▽
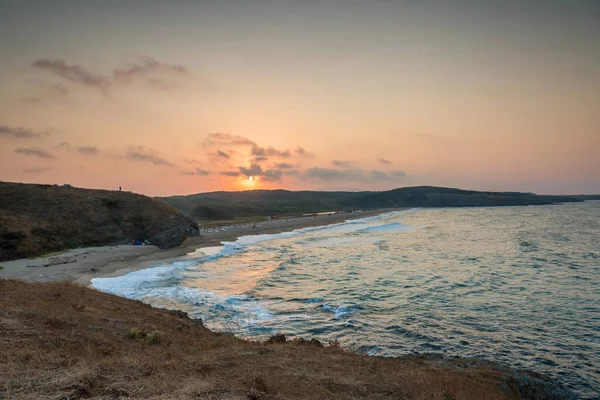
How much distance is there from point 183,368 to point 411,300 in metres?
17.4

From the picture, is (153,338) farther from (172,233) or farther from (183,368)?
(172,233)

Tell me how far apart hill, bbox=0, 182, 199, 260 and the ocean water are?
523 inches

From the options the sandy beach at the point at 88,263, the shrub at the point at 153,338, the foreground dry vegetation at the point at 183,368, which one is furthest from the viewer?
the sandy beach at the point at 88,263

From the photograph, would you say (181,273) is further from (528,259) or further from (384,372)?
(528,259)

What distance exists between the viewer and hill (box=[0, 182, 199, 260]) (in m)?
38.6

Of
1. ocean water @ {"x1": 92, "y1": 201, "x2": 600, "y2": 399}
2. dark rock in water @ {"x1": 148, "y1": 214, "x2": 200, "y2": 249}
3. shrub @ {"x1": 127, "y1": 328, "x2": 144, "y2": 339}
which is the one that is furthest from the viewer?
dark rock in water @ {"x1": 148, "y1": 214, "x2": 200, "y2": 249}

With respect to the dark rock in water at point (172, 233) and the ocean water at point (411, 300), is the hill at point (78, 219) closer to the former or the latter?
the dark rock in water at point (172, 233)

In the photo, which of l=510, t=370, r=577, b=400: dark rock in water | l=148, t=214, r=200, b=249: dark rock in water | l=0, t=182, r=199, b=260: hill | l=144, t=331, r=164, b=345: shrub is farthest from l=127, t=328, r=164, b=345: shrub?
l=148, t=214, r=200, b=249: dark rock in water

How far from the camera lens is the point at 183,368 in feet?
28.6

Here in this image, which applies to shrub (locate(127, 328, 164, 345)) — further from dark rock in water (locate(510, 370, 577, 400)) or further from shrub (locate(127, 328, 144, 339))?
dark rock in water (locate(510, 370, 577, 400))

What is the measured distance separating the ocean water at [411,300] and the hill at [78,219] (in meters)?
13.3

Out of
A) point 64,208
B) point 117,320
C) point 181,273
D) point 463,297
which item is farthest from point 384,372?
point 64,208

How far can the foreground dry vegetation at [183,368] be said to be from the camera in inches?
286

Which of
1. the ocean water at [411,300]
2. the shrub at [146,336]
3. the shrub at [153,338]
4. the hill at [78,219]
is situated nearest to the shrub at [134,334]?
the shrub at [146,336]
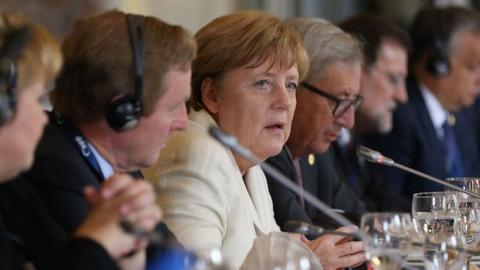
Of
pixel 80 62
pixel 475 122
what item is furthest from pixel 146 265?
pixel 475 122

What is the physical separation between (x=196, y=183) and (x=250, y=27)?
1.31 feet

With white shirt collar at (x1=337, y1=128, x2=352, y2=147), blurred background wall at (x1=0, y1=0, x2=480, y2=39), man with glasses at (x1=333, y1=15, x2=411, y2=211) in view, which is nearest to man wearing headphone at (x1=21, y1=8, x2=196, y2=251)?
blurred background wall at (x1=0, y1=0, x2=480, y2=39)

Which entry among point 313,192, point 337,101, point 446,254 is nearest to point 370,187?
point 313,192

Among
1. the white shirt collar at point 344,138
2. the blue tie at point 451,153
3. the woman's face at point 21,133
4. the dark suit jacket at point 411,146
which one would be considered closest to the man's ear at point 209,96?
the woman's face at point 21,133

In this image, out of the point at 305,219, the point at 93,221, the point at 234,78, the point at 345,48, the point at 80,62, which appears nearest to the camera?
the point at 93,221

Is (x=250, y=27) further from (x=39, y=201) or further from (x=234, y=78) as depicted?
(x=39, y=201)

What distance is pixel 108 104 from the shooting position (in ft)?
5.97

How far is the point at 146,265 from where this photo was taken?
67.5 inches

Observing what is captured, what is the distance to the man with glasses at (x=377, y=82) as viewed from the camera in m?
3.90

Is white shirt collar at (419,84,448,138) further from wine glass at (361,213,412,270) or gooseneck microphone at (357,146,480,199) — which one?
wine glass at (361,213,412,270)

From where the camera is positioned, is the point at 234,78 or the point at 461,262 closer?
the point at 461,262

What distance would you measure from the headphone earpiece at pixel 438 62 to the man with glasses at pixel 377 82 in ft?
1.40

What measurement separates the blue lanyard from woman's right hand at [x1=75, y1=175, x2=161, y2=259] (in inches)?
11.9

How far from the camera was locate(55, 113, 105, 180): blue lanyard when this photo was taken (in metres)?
△
▽
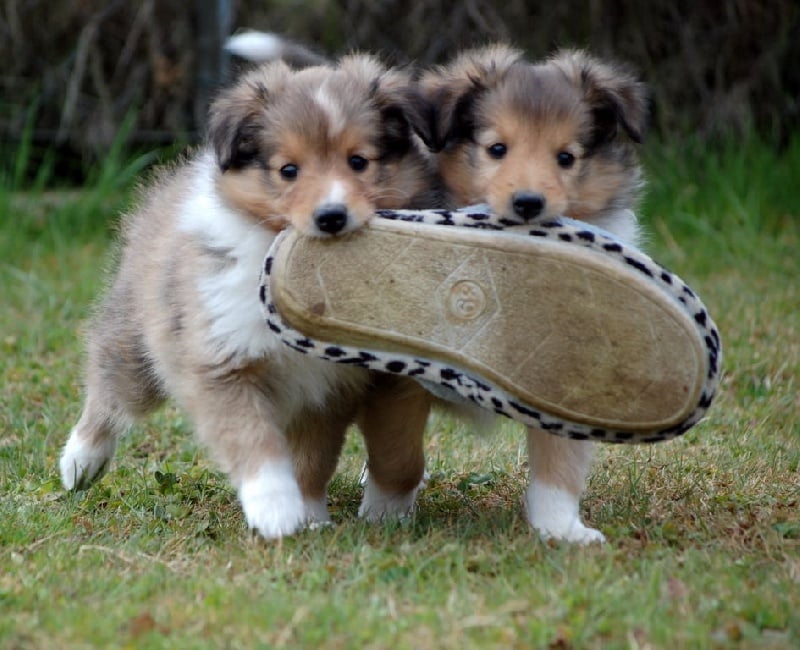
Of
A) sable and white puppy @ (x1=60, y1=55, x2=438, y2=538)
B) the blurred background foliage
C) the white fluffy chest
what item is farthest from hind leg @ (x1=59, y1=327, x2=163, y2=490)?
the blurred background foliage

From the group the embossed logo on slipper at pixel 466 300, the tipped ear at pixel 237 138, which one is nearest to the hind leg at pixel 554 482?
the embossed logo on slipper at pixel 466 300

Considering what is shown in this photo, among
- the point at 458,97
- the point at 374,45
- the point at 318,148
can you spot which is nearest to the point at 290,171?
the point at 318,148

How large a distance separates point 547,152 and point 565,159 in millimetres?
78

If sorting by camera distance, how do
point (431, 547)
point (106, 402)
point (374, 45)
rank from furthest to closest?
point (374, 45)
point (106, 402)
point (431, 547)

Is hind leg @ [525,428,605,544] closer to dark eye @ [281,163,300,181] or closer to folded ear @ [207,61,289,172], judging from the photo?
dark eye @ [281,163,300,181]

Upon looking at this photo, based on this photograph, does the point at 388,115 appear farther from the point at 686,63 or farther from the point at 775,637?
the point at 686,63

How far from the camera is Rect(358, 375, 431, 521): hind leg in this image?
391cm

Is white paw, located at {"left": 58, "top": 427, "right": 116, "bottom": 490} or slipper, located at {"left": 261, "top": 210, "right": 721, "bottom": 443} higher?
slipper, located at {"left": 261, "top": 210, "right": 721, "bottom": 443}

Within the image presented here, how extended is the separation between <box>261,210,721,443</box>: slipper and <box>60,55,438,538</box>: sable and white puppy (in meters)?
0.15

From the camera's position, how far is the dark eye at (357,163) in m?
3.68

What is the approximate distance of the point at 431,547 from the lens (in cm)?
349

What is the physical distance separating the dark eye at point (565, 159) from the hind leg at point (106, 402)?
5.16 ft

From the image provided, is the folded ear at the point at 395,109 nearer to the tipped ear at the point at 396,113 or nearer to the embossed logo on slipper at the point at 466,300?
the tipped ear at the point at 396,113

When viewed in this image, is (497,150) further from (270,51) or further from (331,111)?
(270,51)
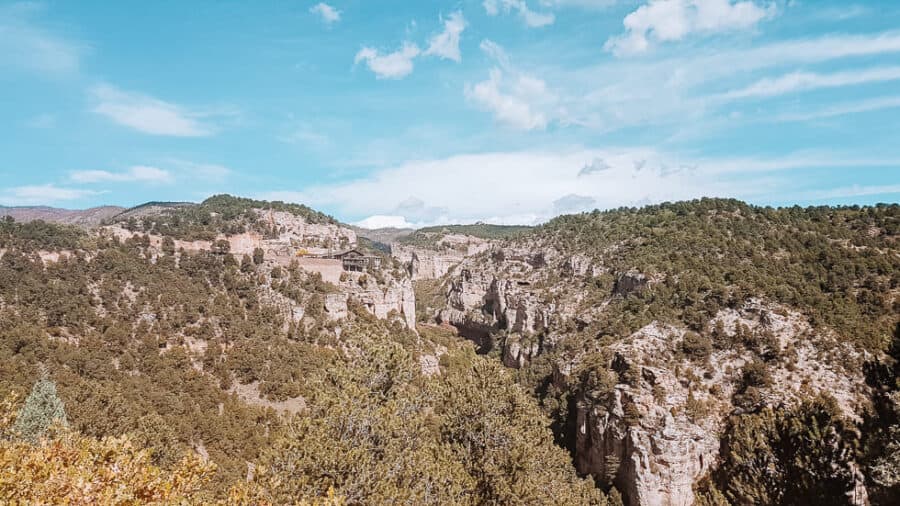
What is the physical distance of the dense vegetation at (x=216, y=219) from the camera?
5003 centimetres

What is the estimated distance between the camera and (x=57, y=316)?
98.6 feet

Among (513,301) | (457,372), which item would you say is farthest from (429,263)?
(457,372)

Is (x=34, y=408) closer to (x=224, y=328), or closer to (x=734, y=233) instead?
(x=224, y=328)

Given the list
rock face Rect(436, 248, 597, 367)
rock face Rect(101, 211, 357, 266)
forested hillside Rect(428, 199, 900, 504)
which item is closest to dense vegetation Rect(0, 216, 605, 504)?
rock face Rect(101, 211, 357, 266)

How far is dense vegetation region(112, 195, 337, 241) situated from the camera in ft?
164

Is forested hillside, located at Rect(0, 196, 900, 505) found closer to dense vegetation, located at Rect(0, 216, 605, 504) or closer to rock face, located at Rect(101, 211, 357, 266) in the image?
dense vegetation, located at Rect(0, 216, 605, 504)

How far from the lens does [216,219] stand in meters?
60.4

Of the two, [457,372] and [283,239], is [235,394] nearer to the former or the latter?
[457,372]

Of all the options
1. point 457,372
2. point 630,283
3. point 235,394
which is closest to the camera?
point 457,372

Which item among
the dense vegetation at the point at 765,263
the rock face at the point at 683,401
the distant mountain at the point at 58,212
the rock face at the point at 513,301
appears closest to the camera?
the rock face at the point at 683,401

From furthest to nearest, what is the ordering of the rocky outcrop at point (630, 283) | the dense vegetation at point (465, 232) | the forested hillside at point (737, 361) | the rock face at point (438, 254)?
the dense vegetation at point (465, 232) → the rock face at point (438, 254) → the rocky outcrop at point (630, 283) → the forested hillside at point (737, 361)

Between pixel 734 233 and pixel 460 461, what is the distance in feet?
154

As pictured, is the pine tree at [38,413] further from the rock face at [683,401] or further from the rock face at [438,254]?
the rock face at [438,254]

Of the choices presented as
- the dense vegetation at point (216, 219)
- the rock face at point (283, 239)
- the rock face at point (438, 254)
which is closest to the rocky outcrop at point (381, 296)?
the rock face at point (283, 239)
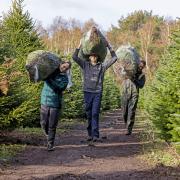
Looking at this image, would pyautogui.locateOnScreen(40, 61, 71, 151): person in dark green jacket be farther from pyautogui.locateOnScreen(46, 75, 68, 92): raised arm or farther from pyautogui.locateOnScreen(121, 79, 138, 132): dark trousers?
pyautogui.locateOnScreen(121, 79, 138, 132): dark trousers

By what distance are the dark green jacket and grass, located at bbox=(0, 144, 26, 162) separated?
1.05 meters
△
▽
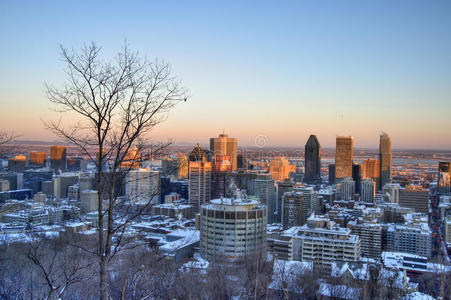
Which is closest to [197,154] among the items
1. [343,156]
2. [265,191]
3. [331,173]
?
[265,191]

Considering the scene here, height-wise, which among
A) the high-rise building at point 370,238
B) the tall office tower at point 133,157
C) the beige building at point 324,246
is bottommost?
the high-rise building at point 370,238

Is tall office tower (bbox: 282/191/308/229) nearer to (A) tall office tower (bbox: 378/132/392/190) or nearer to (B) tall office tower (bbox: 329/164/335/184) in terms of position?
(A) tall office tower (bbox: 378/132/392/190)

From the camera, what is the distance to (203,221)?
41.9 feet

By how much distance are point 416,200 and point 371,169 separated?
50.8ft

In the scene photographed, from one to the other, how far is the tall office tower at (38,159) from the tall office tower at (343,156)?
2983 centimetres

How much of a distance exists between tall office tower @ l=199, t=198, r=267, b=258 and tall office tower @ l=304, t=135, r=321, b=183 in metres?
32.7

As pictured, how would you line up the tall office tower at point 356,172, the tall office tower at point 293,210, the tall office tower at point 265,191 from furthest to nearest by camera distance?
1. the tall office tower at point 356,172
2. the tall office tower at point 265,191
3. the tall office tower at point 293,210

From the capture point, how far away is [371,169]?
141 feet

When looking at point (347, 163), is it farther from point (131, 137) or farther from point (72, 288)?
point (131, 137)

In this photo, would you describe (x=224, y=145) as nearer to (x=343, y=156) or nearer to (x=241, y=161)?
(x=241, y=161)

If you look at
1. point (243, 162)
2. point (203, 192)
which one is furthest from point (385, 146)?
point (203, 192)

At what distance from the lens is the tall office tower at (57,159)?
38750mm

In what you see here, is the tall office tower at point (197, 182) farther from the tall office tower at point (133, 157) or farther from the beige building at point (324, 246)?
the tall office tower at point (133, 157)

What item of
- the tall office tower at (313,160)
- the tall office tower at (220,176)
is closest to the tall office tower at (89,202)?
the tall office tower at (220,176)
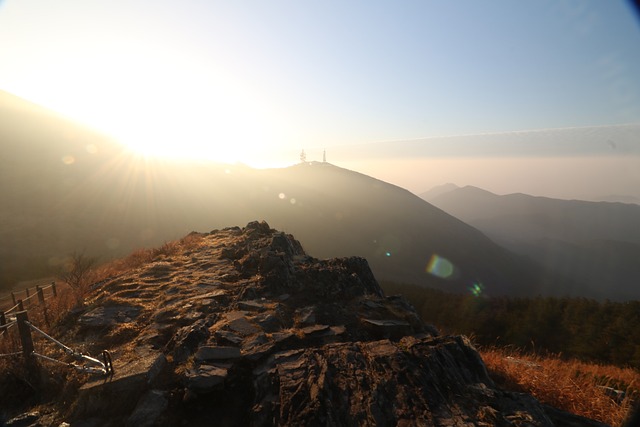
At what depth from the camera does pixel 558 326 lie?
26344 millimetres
△
_Exercise goal_
Update the part of the data that opens with the line containing "What is the physical distance of" and closes with the line containing "the dense vegetation at point (465, 232) →". Give only those lines, with "camera" changed to "viewer" and nothing else altered.

_Written answer_
What is the physical distance of the dense vegetation at (x=216, y=219) from the viewer?
5003 centimetres

What is the estimated distance between the viewer and (x=57, y=316)?
98.6 feet

Among (513,301) | (457,372), which item would you say is farthest from (429,263)?
(457,372)

Is (x=34, y=408) closer to (x=224, y=328), or closer to (x=734, y=233) instead?
(x=224, y=328)

Given the list
rock face Rect(436, 248, 597, 367)
rock face Rect(101, 211, 357, 266)
forested hillside Rect(428, 199, 900, 504)
which item is closest to dense vegetation Rect(0, 216, 605, 504)?
rock face Rect(101, 211, 357, 266)

How far is dense vegetation region(112, 195, 337, 241) situated from the viewer in ft?
164

Is forested hillside, located at Rect(0, 196, 900, 505) found closer to dense vegetation, located at Rect(0, 216, 605, 504) or closer to rock face, located at Rect(101, 211, 357, 266) in the image?
dense vegetation, located at Rect(0, 216, 605, 504)

How far from the lens does [216,219] stand in meters?
60.4

Of the two, [457,372] and [283,239], is [235,394] nearer to the former or the latter?
[457,372]

Of all the options
1. point 457,372
2. point 630,283
3. point 235,394
which is closest to the viewer?
point 457,372

Which item among
the dense vegetation at the point at 765,263
the rock face at the point at 683,401
the distant mountain at the point at 58,212
the rock face at the point at 513,301
appears closest to the viewer?
the rock face at the point at 683,401

From furthest to nearest, what is the ordering of the rocky outcrop at point (630, 283) | the dense vegetation at point (465, 232) | the forested hillside at point (737, 361) | the rock face at point (438, 254)?
the dense vegetation at point (465, 232) → the rock face at point (438, 254) → the rocky outcrop at point (630, 283) → the forested hillside at point (737, 361)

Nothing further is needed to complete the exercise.